## Direction
Update the records below by replacing "maroon top" with "red top". Leave everything else unchanged.

Questions about scene geometry:
# # #

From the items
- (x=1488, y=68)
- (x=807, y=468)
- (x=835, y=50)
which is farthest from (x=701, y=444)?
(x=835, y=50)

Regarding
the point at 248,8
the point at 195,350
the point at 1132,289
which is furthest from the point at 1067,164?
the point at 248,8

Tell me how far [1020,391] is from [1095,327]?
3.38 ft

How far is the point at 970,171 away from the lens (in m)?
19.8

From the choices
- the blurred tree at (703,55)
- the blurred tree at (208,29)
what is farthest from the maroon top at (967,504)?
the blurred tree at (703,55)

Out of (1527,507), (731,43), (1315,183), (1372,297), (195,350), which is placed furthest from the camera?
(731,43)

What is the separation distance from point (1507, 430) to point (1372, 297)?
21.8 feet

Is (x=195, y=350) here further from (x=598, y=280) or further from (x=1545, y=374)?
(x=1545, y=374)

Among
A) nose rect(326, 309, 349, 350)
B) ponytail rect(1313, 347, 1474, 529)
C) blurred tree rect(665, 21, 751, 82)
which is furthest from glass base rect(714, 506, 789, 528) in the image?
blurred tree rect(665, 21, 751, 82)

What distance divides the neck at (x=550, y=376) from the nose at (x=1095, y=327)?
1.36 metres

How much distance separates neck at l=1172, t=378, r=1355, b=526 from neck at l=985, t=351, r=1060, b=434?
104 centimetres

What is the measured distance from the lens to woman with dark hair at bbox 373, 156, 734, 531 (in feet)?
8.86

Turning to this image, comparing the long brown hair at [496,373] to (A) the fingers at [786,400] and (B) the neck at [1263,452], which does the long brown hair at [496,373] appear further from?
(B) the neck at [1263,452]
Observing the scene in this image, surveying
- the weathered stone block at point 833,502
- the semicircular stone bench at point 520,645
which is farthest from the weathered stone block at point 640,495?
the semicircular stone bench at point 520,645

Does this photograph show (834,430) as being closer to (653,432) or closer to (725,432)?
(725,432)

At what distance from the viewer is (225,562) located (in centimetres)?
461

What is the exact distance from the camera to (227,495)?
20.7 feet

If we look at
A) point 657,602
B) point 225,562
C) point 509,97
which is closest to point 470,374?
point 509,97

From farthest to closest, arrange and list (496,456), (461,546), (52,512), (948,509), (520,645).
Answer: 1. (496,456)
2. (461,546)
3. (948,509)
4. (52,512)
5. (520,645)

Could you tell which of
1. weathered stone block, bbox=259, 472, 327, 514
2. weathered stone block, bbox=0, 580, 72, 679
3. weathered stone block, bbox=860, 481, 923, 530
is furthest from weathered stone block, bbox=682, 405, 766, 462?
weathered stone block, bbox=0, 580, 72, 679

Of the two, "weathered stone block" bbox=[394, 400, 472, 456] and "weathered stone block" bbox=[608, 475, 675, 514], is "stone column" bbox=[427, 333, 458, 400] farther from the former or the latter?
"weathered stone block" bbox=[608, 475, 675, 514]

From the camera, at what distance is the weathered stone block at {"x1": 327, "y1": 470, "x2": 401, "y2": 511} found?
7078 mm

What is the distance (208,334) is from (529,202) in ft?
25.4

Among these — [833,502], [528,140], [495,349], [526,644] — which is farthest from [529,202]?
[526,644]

# # #

## Solution to the problem
From the items
- (x=1488, y=68)
- (x=807, y=468)
- (x=835, y=50)
which is farthest from (x=701, y=444)?
(x=835, y=50)

Regarding
the point at 248,8
the point at 195,350
the point at 1132,289
which is furthest from the point at 1067,164?
the point at 248,8

Tell me how far [1020,391] is from [1095,327]?
3.38 ft

How far is the point at 970,171 away from the lens (in m)?
19.8

From the choices
- the blurred tree at (703,55)
- the blurred tree at (208,29)
what is farthest from the red top at (967,504)?
the blurred tree at (703,55)

Out of (1527,507), (731,43), (1315,183), (1372,297), (195,350), which is placed furthest from the camera?
(731,43)

What is the separation distance from point (1507, 430) to point (1372, 297)?
21.8 feet

Is (x=195, y=350) here further from (x=598, y=280) or further from (x=1545, y=374)?
(x=1545, y=374)

Among
A) nose rect(326, 309, 349, 350)
B) ponytail rect(1313, 347, 1474, 529)
C) blurred tree rect(665, 21, 751, 82)
which is furthest from glass base rect(714, 506, 789, 528) in the image?
blurred tree rect(665, 21, 751, 82)

What distance divides the neck at (x=550, y=376) from the nose at (x=1095, y=327)?
1.36 metres

How much distance separates neck at l=1172, t=378, r=1355, b=526 from neck at l=985, t=351, r=1060, b=434?
104 centimetres

What is the measured distance from the lens to woman with dark hair at bbox 373, 156, 734, 531 (in feet)?
8.86

Turning to this image, comparing the long brown hair at [496,373] to (A) the fingers at [786,400] and (B) the neck at [1263,452], which does the long brown hair at [496,373] appear further from?
(B) the neck at [1263,452]
Observing the scene in this image, surveying
- the weathered stone block at point 833,502
- the semicircular stone bench at point 520,645
which is farthest from the weathered stone block at point 640,495?
the semicircular stone bench at point 520,645

Does this photograph show (834,430) as being closer to (653,432) or closer to (725,432)?
(725,432)

At what distance from the viewer is (225,562) located (in centimetres)?
461

What is the exact distance from the camera to (227,495)?
20.7 feet

If we look at
A) point 657,602
B) point 225,562
C) point 509,97
which is closest to point 470,374?
point 509,97

From farthest to closest, arrange and list (496,456), (461,546), (52,512), (948,509), (520,645).
Answer: 1. (496,456)
2. (461,546)
3. (948,509)
4. (52,512)
5. (520,645)

Could you tell which of
1. weathered stone block, bbox=259, 472, 327, 514
2. weathered stone block, bbox=0, 580, 72, 679
3. weathered stone block, bbox=860, 481, 923, 530
is furthest from weathered stone block, bbox=682, 405, 766, 462?
weathered stone block, bbox=0, 580, 72, 679

Of the two, "weathered stone block" bbox=[394, 400, 472, 456] and "weathered stone block" bbox=[608, 475, 675, 514], is "stone column" bbox=[427, 333, 458, 400] farther from the former or the latter?
"weathered stone block" bbox=[608, 475, 675, 514]

From the camera, at what distance is the weathered stone block at {"x1": 327, "y1": 470, "x2": 401, "y2": 511} found?
7078 mm

What is the distance (208,334) is from (529,202) in ft?
25.4

Among these — [833,502], [528,140], [495,349], [526,644] — which is farthest from [529,202]?
[526,644]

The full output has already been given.